Excerpted data:
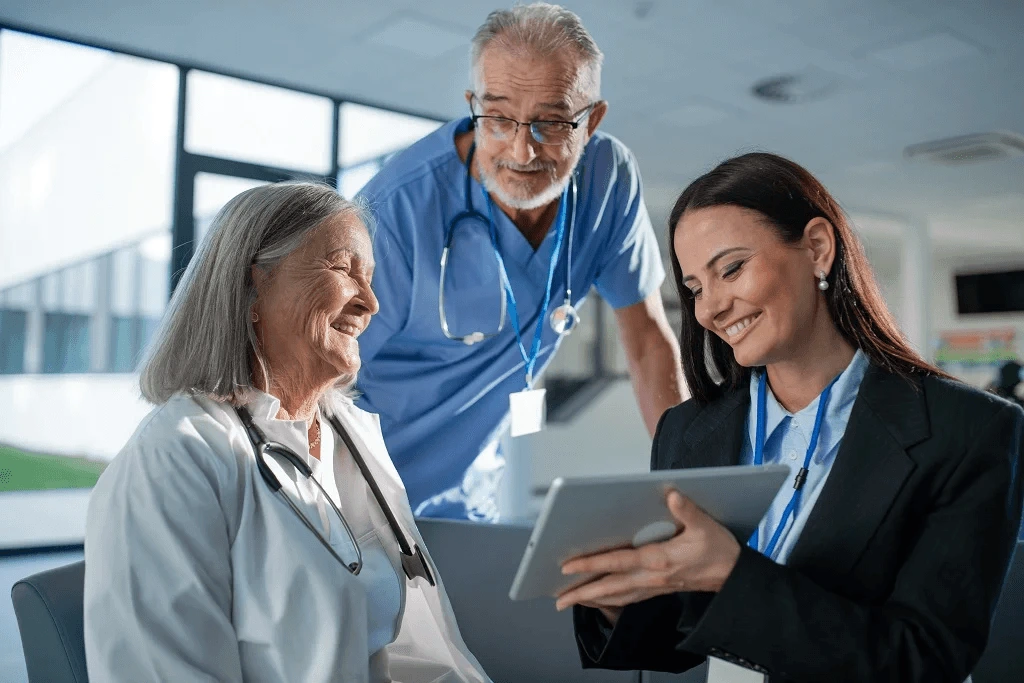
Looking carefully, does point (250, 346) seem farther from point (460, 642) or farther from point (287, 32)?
point (287, 32)

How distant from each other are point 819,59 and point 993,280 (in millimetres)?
8913

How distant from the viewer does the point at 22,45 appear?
4.77 metres

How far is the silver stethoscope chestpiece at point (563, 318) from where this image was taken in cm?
192

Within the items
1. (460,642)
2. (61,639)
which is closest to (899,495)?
(460,642)

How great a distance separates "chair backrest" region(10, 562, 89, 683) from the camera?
1.03 meters

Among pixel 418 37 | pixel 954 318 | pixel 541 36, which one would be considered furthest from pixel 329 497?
pixel 954 318

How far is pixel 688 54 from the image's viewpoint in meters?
4.93

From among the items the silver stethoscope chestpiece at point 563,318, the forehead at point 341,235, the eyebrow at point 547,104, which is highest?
the eyebrow at point 547,104

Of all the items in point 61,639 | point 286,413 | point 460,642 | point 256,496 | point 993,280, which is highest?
point 993,280

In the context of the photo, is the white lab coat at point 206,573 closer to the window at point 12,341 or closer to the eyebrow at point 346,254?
the eyebrow at point 346,254

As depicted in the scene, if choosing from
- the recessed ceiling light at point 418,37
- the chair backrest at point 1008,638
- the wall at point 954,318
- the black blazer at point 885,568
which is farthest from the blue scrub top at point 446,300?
the wall at point 954,318

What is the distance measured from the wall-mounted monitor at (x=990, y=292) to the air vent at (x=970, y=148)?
5580 millimetres

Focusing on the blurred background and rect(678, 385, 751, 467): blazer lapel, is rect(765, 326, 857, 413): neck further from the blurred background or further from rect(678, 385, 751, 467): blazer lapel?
the blurred background

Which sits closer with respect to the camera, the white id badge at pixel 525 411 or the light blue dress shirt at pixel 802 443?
the light blue dress shirt at pixel 802 443
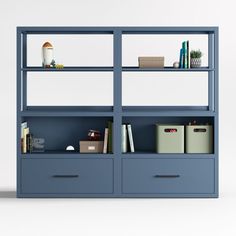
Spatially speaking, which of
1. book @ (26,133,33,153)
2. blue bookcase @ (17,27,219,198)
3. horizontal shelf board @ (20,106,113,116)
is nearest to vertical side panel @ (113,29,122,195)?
blue bookcase @ (17,27,219,198)

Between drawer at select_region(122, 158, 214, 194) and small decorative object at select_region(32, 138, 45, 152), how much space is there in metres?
0.92

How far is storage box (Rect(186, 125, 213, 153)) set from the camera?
9.28 meters

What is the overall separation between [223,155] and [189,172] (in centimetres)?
244

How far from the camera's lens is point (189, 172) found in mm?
9234

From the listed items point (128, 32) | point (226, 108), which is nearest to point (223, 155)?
point (226, 108)

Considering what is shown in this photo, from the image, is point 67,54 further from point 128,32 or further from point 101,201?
point 101,201

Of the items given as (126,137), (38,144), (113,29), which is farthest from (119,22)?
(38,144)

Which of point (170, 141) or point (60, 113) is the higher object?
point (60, 113)

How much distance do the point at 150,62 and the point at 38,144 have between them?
1.50 metres

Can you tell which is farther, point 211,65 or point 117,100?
point 211,65

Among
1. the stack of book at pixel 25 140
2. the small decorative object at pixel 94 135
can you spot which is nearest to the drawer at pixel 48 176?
the stack of book at pixel 25 140

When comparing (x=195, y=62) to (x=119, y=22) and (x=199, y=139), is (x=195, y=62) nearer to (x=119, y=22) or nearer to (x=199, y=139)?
(x=199, y=139)

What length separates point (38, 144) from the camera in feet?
30.9

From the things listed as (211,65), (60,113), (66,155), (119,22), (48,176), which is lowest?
(48,176)
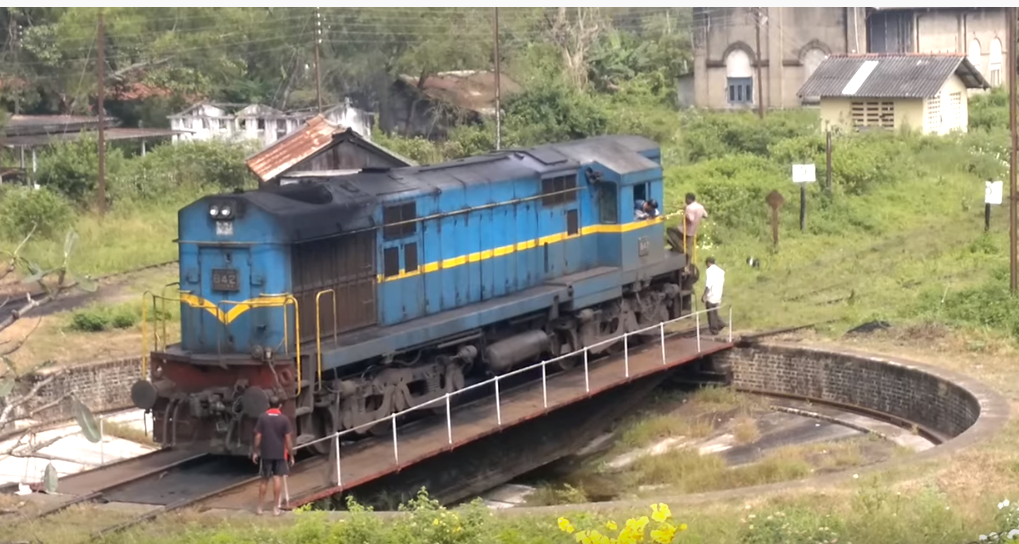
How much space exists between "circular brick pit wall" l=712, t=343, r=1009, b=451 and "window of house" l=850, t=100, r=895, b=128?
21.3 metres

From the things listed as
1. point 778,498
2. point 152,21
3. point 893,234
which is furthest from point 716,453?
point 152,21

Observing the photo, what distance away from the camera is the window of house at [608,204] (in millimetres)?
20625

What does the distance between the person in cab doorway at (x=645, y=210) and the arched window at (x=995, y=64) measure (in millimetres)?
34380

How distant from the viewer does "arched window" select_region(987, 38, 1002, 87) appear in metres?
51.9

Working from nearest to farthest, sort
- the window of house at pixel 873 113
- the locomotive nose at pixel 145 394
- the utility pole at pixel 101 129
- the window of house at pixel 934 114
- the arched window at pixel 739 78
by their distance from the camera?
the locomotive nose at pixel 145 394
the utility pole at pixel 101 129
the window of house at pixel 934 114
the window of house at pixel 873 113
the arched window at pixel 739 78

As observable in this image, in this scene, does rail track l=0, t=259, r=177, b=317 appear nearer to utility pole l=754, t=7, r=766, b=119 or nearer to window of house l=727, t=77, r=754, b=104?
utility pole l=754, t=7, r=766, b=119

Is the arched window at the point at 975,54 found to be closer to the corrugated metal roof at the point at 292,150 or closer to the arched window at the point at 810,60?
the arched window at the point at 810,60

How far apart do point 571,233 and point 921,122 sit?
76.1 ft

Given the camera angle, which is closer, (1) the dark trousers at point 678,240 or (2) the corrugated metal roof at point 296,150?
(1) the dark trousers at point 678,240

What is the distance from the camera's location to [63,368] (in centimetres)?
1961

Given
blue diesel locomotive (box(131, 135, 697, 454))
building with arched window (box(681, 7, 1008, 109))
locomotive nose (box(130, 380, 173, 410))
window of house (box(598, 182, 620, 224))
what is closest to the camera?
locomotive nose (box(130, 380, 173, 410))

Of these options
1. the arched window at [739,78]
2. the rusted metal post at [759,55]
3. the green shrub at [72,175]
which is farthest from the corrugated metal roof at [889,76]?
the green shrub at [72,175]

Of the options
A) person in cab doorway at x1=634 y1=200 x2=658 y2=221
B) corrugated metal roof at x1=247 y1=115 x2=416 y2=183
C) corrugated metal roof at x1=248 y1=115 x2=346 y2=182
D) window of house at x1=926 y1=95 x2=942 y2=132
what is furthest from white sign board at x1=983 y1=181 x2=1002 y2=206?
window of house at x1=926 y1=95 x2=942 y2=132

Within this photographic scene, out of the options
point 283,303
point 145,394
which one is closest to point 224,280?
point 283,303
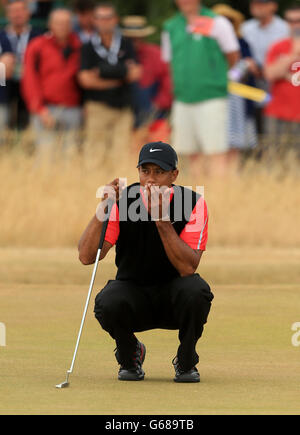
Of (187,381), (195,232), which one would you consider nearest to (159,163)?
(195,232)

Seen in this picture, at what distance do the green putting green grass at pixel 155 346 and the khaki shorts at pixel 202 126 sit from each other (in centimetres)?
207

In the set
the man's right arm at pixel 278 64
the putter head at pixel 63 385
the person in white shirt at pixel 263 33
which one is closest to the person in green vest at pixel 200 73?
the man's right arm at pixel 278 64

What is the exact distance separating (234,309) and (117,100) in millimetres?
5616

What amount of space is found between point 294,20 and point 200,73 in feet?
3.91

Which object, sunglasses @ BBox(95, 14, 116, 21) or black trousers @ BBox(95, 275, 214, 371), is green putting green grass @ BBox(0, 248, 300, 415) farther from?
sunglasses @ BBox(95, 14, 116, 21)

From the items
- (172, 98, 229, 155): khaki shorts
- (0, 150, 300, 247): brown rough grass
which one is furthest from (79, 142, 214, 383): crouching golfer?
(172, 98, 229, 155): khaki shorts

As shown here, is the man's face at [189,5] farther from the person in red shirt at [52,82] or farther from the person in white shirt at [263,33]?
the person in white shirt at [263,33]

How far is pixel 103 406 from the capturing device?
512 centimetres

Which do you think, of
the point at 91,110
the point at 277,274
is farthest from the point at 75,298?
the point at 91,110

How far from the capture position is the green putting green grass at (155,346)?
17.3ft

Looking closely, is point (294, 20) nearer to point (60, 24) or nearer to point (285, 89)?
point (285, 89)

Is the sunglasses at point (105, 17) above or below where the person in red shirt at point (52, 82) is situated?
above

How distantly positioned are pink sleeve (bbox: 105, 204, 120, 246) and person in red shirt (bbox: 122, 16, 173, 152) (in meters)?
8.00
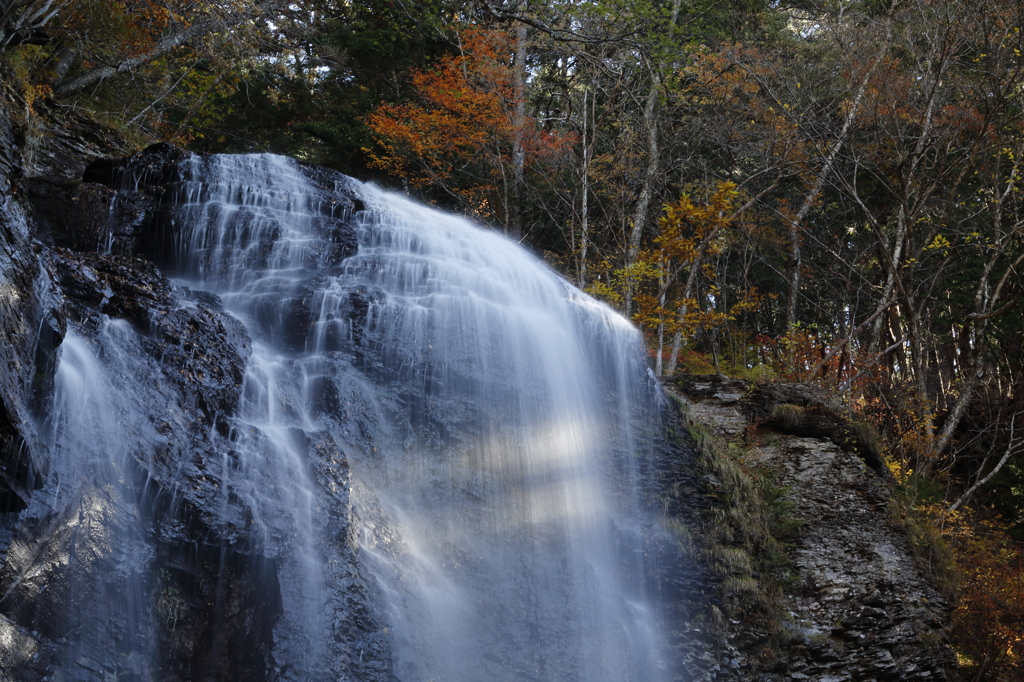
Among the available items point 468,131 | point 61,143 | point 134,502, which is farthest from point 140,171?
point 468,131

What you need to do: Copy all of the data above word for word, leaving out the pictures.

Written response:
Looking carefully, does point (250, 346) seem farther from point (460, 642) or farther from point (287, 32)?
point (287, 32)

How distant from each other are point 819,59 and point 993,280 (in millimetres)?
8913

How distant from the viewer does the point at 22,45 appear?
4.77 metres

How far is the silver stethoscope chestpiece at point (563, 318) from where this image was taken in cm?
192

Within the items
1. (460,642)
2. (61,639)
which is closest to (899,495)?
(460,642)

How great a distance separates "chair backrest" region(10, 562, 89, 683) from the camera?
1.03 meters

Among pixel 418 37 | pixel 954 318 | pixel 541 36, which one would be considered furthest from pixel 329 497?
pixel 954 318

How far is pixel 688 54 from the image's viewpoint in meters?
4.93

From among the items the silver stethoscope chestpiece at point 563,318, the forehead at point 341,235, the eyebrow at point 547,104, which is highest?
the eyebrow at point 547,104

Of all the items in point 61,639 | point 286,413 | point 460,642 | point 256,496 | point 993,280, which is highest?
point 993,280

In the context of the photo, is the white lab coat at point 206,573 closer to the window at point 12,341 or closer to the eyebrow at point 346,254?
the eyebrow at point 346,254

As depicted in the scene, if choosing from
- the recessed ceiling light at point 418,37
- the chair backrest at point 1008,638
- the wall at point 954,318
- the black blazer at point 885,568
which is farthest from the blue scrub top at point 446,300?
the wall at point 954,318

What is the distance measured from the wall-mounted monitor at (x=990, y=292) to the air vent at (x=970, y=148)?
5580 millimetres

Focusing on the blurred background and rect(678, 385, 751, 467): blazer lapel, is rect(765, 326, 857, 413): neck further from the blurred background or further from rect(678, 385, 751, 467): blazer lapel?
the blurred background

Which sits closer with respect to the camera, the white id badge at pixel 525 411 or the light blue dress shirt at pixel 802 443?
the light blue dress shirt at pixel 802 443
Spatially speaking, which of
1. book @ (26,133,33,153)
2. blue bookcase @ (17,27,219,198)
3. horizontal shelf board @ (20,106,113,116)
is nearest to vertical side panel @ (113,29,122,195)?
blue bookcase @ (17,27,219,198)

Between drawer at select_region(122, 158, 214, 194) and small decorative object at select_region(32, 138, 45, 152), how much space is there in metres?
0.92

How far is storage box (Rect(186, 125, 213, 153)) set from the camera?
9.28 meters

What is the overall separation between [223,155] and [189,172] (in centimetres)?
244

How far from the camera's lens is point (189, 172) found in mm?
9234

From the listed items point (128, 32) | point (226, 108), which is nearest to point (223, 155)?
point (226, 108)

Considering what is shown in this photo, from the image, is point 67,54 further from point 128,32 or further from point 101,201?
point 101,201

Of the items given as (126,137), (38,144), (113,29), which is farthest from (119,22)?
(38,144)

Which of point (170, 141) or point (60, 113) is the higher object?
point (60, 113)

How much distance do the point at 150,62 and the point at 38,144 have between them?
1.50 metres

Can you tell which is farther, point 211,65 or point 117,100?
point 211,65

Among
1. the stack of book at pixel 25 140
2. the small decorative object at pixel 94 135
can you spot which is nearest to the drawer at pixel 48 176?
the stack of book at pixel 25 140

When comparing (x=195, y=62) to (x=119, y=22) and (x=199, y=139), is (x=195, y=62) nearer to (x=119, y=22) or nearer to (x=199, y=139)?
(x=199, y=139)

What length separates point (38, 144) from the camera in feet?
30.9

From the things listed as (211,65), (60,113), (66,155), (119,22), (48,176), which is lowest?
(48,176)
How much space exists between "circular brick pit wall" l=712, t=343, r=1009, b=451 and "window of house" l=850, t=100, r=895, b=128?
21.3 metres

From the things listed as
1. point 778,498
2. point 152,21
3. point 893,234
which is furthest from point 716,453?
point 152,21

Observing the photo, what distance away from the camera is the window of house at [608,204] (in millimetres)?
20625

What does the distance between the person in cab doorway at (x=645, y=210) and the arched window at (x=995, y=64) measure (in millimetres)?
34380

How distant from the viewer does "arched window" select_region(987, 38, 1002, 87) appear in metres?
51.9

Working from nearest to farthest, sort
- the window of house at pixel 873 113
- the locomotive nose at pixel 145 394
- the utility pole at pixel 101 129
- the window of house at pixel 934 114
- the arched window at pixel 739 78
by their distance from the camera?
the locomotive nose at pixel 145 394
the utility pole at pixel 101 129
the window of house at pixel 934 114
the window of house at pixel 873 113
the arched window at pixel 739 78

As observable in this image, in this scene, does rail track l=0, t=259, r=177, b=317 appear nearer to utility pole l=754, t=7, r=766, b=119 or nearer to window of house l=727, t=77, r=754, b=104?
utility pole l=754, t=7, r=766, b=119

Is the arched window at the point at 975,54 found to be closer to the corrugated metal roof at the point at 292,150 or closer to the arched window at the point at 810,60?
the arched window at the point at 810,60

How far apart do point 571,233 and point 921,122 sit?
76.1 ft

Given the camera angle, which is closer, (1) the dark trousers at point 678,240 or (2) the corrugated metal roof at point 296,150?
(1) the dark trousers at point 678,240

What is the distance from the camera's location to [63,368] (in centimetres)?
1961

Given
blue diesel locomotive (box(131, 135, 697, 454))
building with arched window (box(681, 7, 1008, 109))
locomotive nose (box(130, 380, 173, 410))
window of house (box(598, 182, 620, 224))
what is closest to the camera?
locomotive nose (box(130, 380, 173, 410))

Of these options
1. the arched window at [739,78]
2. the rusted metal post at [759,55]
3. the green shrub at [72,175]
which is farthest from the corrugated metal roof at [889,76]?
the green shrub at [72,175]

Of the options
A) person in cab doorway at x1=634 y1=200 x2=658 y2=221
B) corrugated metal roof at x1=247 y1=115 x2=416 y2=183
C) corrugated metal roof at x1=248 y1=115 x2=346 y2=182
D) window of house at x1=926 y1=95 x2=942 y2=132
what is furthest from white sign board at x1=983 y1=181 x2=1002 y2=206?
window of house at x1=926 y1=95 x2=942 y2=132

Within this photographic scene, out of the options
point 283,303
point 145,394
which one is closest to point 224,280?
point 283,303
Of (187,381), (195,232), which one would you consider nearest to (159,163)?
(195,232)

Seen in this picture, at what distance do the green putting green grass at pixel 155 346 and the khaki shorts at pixel 202 126 sit from each other (in centimetres)?
207

In the set
the man's right arm at pixel 278 64
the putter head at pixel 63 385
the person in white shirt at pixel 263 33
which one is closest to the person in green vest at pixel 200 73?
the man's right arm at pixel 278 64

What is the exact distance separating (234,309) and (117,100) in millimetres?
5616

What amount of space is found between point 294,20 and point 200,73 in feet?
3.91

Which object, sunglasses @ BBox(95, 14, 116, 21) or black trousers @ BBox(95, 275, 214, 371), is green putting green grass @ BBox(0, 248, 300, 415) farther from?
sunglasses @ BBox(95, 14, 116, 21)

From the items
- (172, 98, 229, 155): khaki shorts
- (0, 150, 300, 247): brown rough grass
which one is furthest from (79, 142, 214, 383): crouching golfer?
(172, 98, 229, 155): khaki shorts

As shown here, is the man's face at [189,5] farther from the person in red shirt at [52,82] or farther from the person in white shirt at [263,33]?
the person in white shirt at [263,33]

How far is pixel 103 406 from the capturing device?
512 centimetres

Which do you think, of
the point at 91,110
the point at 277,274
is farthest from the point at 75,298?
the point at 91,110

How far from the capture position is the green putting green grass at (155,346)?
17.3ft

Looking closely, is point (294, 20) nearer to point (60, 24) or nearer to point (285, 89)?
point (285, 89)

Is the sunglasses at point (105, 17) above or below where the person in red shirt at point (52, 82) is situated?
above

How distantly positioned are pink sleeve (bbox: 105, 204, 120, 246) and person in red shirt (bbox: 122, 16, 173, 152) (in meters)?
8.00
Among the available items point 468,131 | point 61,143 | point 134,502, which is farthest from point 140,171?
point 468,131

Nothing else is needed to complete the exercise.